## 課題の指示
下の抜粋本文について、次に答えてください。
(a) 短い記事が載ったのは、どの媒体の電子版か。
(b) 南スーダンで政府軍の主体となっているのは何か。
(c) 政府軍の主体が迫害している少数民族は、いくつ余りとされているか。

## 抜粋本文
日刊ゲンダイの電子版に「南スーダンに派遣された自衛隊員に三重苦がのしかかっている」という短い記事が載りました。
一つは、南スーダンは多民族国家であり、最大民族が政府軍の主体となって、10余りの少数民族を迫害しているという構図になっていることで、単なる不満・不穏分子による暴動などとは異なっている点です。そういう中で、常に政府軍側について非政府軍側に敵対していればそれでよいのか、という問題があります。何が正義であるのかの確信が持てないままに命の危険に晒されることほど救いの無いものはありません。

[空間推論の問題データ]
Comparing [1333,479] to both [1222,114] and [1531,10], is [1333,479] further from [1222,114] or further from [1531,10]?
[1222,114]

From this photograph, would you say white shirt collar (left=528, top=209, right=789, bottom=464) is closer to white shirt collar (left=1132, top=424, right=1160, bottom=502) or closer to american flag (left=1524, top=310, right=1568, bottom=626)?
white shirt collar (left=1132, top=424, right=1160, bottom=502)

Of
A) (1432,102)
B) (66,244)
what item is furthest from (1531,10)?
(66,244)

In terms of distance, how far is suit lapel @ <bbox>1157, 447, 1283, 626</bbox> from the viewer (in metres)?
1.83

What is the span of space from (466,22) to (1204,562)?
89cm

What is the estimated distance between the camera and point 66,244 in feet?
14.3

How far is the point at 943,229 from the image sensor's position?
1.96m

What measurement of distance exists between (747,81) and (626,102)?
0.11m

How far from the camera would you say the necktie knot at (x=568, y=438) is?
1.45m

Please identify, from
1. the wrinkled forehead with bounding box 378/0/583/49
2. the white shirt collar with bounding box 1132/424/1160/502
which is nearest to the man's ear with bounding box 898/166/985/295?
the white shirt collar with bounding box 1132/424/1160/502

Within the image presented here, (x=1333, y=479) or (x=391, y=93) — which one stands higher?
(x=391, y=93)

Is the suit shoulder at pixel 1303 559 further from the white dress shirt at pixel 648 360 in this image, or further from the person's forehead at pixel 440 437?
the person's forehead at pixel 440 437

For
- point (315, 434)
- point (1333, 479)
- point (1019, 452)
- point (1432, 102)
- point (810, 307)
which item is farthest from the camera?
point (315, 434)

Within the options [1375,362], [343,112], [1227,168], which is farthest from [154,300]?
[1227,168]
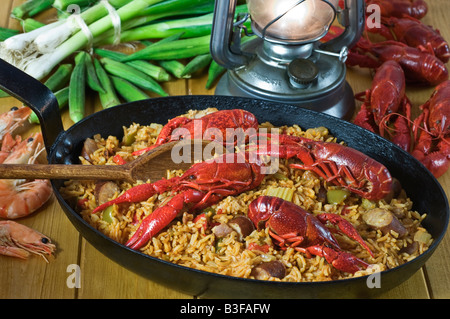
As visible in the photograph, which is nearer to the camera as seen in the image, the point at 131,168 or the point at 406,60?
the point at 131,168

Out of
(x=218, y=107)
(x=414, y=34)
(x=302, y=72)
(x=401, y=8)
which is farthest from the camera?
(x=401, y=8)

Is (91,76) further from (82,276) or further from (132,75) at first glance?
(82,276)

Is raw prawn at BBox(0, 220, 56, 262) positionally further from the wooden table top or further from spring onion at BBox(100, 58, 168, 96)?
spring onion at BBox(100, 58, 168, 96)

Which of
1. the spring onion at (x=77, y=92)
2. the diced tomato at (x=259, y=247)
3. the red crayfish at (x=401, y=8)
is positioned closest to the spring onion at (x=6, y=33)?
the spring onion at (x=77, y=92)

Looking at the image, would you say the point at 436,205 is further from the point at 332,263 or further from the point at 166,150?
the point at 166,150

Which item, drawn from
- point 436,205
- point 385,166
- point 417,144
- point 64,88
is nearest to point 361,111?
point 417,144

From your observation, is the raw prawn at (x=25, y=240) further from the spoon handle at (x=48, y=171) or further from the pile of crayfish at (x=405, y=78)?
the pile of crayfish at (x=405, y=78)

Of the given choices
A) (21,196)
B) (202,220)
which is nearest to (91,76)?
(21,196)
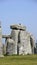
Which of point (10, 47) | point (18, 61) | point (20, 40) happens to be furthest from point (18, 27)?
point (18, 61)

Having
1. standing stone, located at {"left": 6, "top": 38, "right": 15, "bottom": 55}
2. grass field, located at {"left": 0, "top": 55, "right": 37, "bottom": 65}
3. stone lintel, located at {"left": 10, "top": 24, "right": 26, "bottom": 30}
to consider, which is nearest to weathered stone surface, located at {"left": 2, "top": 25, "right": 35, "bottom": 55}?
stone lintel, located at {"left": 10, "top": 24, "right": 26, "bottom": 30}

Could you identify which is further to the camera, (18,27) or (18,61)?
(18,27)

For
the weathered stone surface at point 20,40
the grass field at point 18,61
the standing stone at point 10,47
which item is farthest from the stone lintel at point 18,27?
the grass field at point 18,61

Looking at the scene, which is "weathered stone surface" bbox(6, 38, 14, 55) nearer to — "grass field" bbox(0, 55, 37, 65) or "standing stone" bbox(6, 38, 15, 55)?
"standing stone" bbox(6, 38, 15, 55)

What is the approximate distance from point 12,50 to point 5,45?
110 cm

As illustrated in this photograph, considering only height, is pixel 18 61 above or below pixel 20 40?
below

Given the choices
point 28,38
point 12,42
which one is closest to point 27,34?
point 28,38

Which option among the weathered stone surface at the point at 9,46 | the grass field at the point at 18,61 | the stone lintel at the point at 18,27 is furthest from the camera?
the stone lintel at the point at 18,27

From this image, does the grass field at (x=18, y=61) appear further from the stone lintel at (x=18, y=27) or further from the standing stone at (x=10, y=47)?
the stone lintel at (x=18, y=27)

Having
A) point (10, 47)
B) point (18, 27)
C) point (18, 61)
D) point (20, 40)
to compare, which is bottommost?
point (10, 47)

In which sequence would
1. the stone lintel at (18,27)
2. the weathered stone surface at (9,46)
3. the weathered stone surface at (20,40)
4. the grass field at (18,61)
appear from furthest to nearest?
1. the stone lintel at (18,27)
2. the weathered stone surface at (20,40)
3. the weathered stone surface at (9,46)
4. the grass field at (18,61)

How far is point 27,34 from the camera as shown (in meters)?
38.3

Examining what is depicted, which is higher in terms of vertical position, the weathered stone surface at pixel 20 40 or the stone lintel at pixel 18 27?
the stone lintel at pixel 18 27

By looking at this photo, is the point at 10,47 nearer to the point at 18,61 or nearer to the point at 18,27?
the point at 18,27
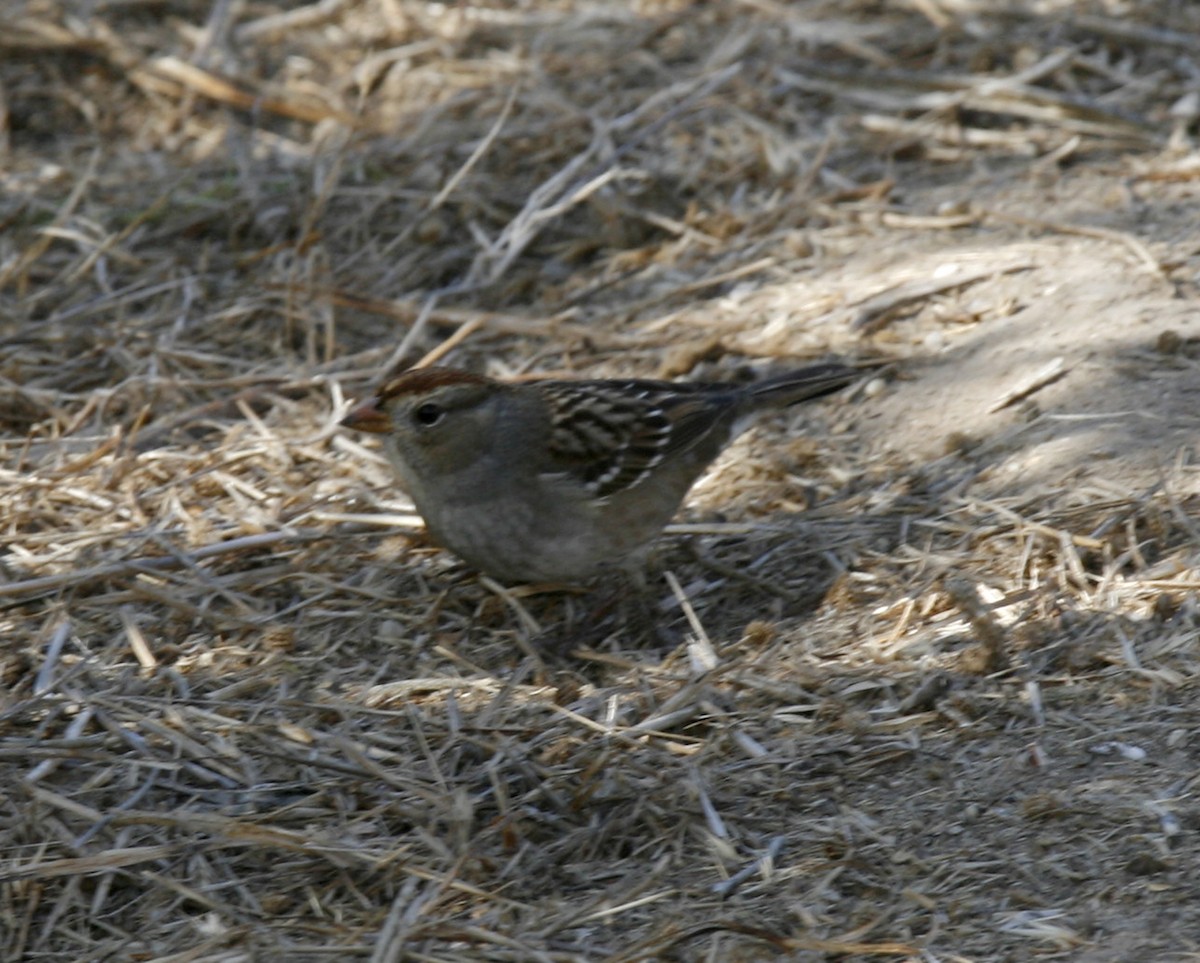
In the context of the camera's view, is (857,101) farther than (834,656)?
Yes

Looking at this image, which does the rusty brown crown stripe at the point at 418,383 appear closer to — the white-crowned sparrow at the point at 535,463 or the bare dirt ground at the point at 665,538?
the white-crowned sparrow at the point at 535,463

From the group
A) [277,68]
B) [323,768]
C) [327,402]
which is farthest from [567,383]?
[277,68]

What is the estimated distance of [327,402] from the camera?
5.73 meters

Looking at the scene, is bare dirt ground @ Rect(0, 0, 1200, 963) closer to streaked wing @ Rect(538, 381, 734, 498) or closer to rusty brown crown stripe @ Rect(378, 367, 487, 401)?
streaked wing @ Rect(538, 381, 734, 498)

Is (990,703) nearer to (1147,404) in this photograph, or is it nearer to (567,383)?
(1147,404)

## 回答
(a) 日刊ゲンダイ
(b) 最大民族
(c) 10余り